What the task requires
Word for word, restate the data that follows, omitting the images.
Start of Records for the exercise
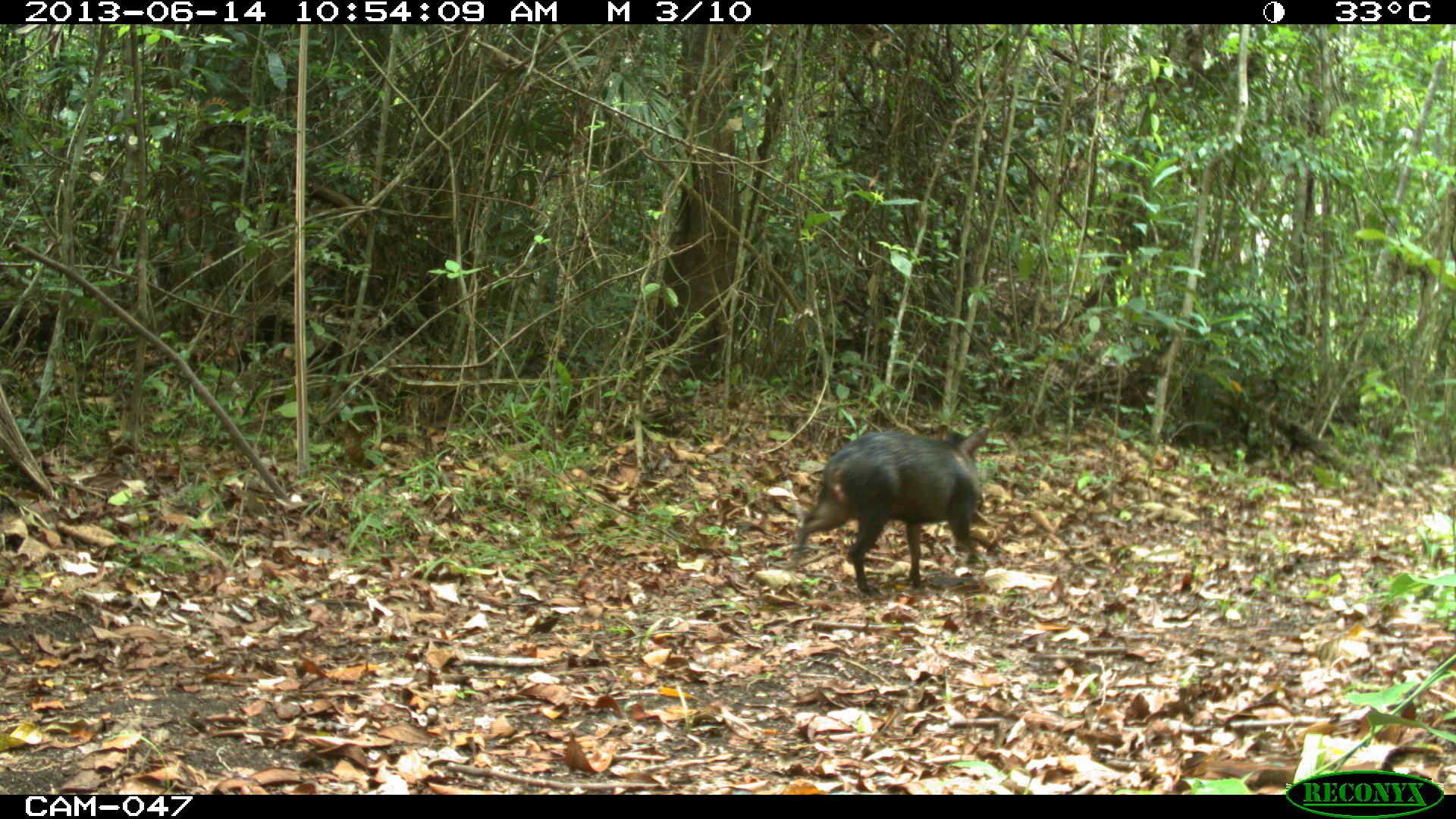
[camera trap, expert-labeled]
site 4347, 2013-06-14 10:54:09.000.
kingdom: Animalia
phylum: Chordata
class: Mammalia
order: Artiodactyla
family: Tayassuidae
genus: Pecari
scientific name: Pecari tajacu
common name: collared peccary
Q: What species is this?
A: Pecari tajacu (collared peccary).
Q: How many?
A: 1.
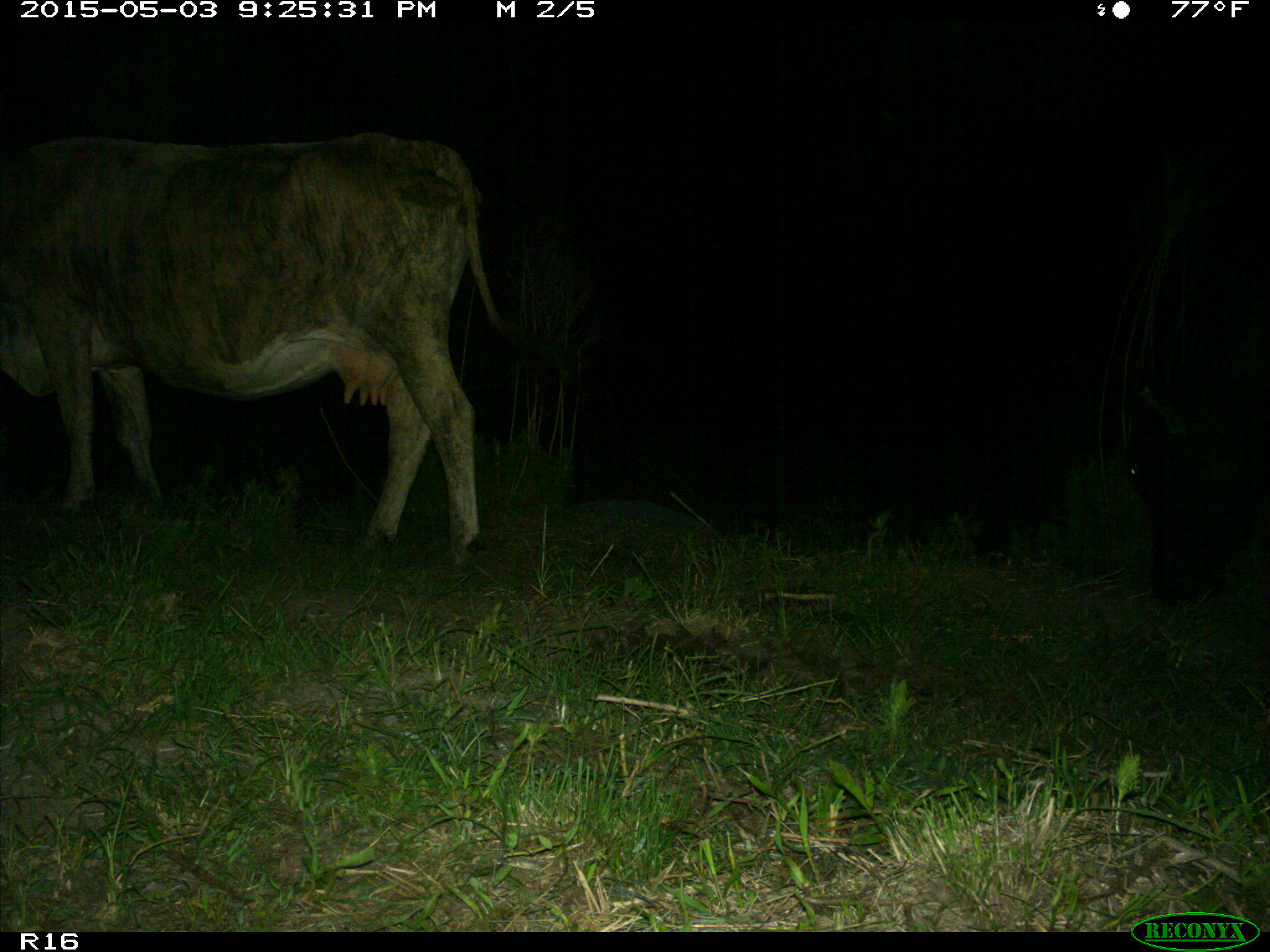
End of Records for the exercise
Response box
[camera trap, expert-labeled]
site 4347, 2013-06-14 10:54:09.000.
kingdom: Animalia
phylum: Chordata
class: Mammalia
order: Artiodactyla
family: Tayassuidae
genus: Pecari
scientific name: Pecari tajacu
common name: collared peccary
Q: What species is this?
A: Pecari tajacu (collared peccary).
Q: How many?
A: 1.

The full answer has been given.